Lines of data
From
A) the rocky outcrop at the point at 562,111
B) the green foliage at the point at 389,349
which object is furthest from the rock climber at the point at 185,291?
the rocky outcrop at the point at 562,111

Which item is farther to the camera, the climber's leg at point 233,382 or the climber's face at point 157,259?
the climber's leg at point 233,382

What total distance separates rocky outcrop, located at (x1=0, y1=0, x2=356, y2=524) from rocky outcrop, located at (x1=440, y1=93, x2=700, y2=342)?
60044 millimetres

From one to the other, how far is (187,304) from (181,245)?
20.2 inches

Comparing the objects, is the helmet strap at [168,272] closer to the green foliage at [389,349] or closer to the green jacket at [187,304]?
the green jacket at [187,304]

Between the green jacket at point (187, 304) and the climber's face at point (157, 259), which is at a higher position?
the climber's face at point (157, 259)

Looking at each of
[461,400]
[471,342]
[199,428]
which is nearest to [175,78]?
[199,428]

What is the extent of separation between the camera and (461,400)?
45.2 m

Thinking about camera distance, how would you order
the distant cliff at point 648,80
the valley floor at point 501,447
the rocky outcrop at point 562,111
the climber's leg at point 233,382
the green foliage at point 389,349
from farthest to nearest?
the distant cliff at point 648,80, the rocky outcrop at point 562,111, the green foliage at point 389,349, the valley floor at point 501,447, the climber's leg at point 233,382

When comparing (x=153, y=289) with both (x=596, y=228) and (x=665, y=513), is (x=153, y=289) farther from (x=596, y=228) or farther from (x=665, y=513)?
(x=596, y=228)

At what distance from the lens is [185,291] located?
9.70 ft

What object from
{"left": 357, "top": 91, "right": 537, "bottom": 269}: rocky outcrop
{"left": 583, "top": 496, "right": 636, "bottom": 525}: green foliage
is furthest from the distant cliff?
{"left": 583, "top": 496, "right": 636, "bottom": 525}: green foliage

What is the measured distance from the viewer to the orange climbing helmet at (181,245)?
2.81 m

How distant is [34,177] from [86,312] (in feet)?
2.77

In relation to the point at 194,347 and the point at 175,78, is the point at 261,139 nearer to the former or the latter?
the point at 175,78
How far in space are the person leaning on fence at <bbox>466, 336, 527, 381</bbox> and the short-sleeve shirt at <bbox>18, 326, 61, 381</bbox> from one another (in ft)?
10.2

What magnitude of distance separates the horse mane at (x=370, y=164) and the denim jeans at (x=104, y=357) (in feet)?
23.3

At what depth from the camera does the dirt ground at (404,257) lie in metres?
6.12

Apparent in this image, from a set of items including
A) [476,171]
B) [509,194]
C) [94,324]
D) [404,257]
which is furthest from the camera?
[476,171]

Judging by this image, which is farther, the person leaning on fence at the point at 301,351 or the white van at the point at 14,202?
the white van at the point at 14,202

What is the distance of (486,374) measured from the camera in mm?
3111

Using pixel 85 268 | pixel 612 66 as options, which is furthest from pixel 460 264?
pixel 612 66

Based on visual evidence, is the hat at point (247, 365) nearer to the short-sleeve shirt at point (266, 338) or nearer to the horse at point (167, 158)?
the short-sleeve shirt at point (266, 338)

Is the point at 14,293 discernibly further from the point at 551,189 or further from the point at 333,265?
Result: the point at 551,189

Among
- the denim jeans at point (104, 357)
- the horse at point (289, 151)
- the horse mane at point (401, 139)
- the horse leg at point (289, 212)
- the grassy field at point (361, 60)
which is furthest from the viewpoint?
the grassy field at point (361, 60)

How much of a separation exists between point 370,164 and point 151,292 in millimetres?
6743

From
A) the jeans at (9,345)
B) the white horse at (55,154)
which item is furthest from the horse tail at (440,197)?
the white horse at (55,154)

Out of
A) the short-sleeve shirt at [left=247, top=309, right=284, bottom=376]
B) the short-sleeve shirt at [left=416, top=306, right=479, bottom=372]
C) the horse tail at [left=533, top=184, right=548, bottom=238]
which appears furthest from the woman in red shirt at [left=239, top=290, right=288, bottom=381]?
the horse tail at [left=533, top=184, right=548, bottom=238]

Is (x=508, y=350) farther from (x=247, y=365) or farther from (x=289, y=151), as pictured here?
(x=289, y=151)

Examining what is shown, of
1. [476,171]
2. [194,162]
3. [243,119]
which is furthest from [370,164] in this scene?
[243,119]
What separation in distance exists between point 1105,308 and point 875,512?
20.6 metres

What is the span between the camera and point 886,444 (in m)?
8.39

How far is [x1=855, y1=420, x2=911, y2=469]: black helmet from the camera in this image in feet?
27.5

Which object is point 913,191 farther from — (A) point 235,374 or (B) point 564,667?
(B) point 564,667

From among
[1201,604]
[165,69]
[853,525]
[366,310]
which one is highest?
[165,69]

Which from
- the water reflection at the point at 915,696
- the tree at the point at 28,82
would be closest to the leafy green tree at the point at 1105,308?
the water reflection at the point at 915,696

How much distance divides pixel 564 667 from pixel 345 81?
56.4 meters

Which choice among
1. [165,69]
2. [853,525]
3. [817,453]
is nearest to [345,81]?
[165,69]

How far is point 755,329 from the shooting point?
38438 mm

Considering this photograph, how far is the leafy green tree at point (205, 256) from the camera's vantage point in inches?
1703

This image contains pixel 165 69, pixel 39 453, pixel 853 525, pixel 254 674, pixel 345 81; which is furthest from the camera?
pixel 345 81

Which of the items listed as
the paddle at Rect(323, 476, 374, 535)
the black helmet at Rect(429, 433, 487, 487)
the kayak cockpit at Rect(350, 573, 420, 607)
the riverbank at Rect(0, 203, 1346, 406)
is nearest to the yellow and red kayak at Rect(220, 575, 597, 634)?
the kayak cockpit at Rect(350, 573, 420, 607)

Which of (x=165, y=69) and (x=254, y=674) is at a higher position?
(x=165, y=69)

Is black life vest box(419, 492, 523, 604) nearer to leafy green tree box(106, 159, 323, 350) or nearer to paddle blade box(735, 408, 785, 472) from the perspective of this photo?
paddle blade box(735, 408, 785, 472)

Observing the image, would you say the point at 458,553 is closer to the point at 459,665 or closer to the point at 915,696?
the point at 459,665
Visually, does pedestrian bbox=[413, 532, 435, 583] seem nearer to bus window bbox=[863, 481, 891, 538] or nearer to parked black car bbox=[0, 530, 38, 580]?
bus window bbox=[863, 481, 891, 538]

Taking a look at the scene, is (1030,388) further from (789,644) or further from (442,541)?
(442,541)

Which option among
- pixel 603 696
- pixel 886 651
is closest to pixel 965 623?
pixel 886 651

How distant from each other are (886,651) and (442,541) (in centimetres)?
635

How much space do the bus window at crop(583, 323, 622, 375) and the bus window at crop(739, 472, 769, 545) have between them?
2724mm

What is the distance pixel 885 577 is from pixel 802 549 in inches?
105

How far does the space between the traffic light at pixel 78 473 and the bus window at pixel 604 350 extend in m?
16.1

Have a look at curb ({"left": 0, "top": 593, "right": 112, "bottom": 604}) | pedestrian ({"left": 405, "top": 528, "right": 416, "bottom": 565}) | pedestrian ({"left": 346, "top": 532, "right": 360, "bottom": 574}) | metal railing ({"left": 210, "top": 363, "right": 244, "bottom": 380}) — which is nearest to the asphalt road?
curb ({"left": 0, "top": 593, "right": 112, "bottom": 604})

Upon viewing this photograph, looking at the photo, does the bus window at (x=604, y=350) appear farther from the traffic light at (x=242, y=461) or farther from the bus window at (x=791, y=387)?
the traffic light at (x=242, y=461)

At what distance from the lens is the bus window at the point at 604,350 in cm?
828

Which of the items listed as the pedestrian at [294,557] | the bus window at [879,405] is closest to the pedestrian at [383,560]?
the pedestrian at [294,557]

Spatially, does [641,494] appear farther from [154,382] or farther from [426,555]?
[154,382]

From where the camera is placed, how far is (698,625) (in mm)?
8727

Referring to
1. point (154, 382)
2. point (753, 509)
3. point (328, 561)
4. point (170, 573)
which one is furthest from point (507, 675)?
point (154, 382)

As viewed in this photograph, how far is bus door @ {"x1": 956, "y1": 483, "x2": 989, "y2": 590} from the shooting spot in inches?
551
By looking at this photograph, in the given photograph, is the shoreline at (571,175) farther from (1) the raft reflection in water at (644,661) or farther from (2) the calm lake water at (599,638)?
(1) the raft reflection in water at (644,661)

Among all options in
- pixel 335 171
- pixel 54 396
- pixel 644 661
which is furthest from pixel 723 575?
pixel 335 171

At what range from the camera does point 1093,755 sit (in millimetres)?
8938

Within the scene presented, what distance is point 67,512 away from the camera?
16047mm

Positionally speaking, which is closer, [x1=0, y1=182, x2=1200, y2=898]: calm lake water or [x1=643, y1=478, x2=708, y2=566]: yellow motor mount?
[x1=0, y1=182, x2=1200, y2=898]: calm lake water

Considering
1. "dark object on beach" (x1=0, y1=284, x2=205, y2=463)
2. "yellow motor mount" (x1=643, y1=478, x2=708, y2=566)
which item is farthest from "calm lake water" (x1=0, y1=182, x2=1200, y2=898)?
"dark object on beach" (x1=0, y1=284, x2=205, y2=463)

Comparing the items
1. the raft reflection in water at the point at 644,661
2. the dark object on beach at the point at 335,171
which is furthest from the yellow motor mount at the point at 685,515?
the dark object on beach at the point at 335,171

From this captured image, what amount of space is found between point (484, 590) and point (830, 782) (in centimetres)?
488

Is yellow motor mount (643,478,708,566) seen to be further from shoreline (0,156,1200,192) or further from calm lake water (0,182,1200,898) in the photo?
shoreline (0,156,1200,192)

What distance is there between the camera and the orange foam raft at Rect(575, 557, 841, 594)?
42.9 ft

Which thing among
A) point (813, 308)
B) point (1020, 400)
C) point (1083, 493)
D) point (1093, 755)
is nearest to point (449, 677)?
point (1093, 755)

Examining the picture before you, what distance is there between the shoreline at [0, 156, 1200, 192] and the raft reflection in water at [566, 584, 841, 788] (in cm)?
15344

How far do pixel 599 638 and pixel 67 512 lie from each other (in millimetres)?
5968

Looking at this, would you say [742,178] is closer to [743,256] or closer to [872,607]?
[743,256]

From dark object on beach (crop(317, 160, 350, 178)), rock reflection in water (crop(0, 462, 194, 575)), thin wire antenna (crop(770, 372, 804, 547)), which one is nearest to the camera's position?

> _What needs to be done_
Convert the listing, from its first line through the line with "20.2 inches", into a JSON list of strings with one string per line and no blank lines.

> _Exercise solution_
[
  "From",
  "A) the rocky outcrop at the point at 562,111",
  "B) the green foliage at the point at 389,349",
  "which object is furthest from the rock climber at the point at 185,291?",
  "the rocky outcrop at the point at 562,111",
  "Which item is farther to the camera, the climber's leg at point 233,382 or the climber's face at point 157,259?",
  "the climber's leg at point 233,382",
  "What total distance separates rocky outcrop, located at (x1=0, y1=0, x2=356, y2=524) from rocky outcrop, located at (x1=440, y1=93, x2=700, y2=342)?",
  "60044 millimetres",
  "From one to the other, how far is (187,304) from (181,245)?",
  "20.2 inches"
]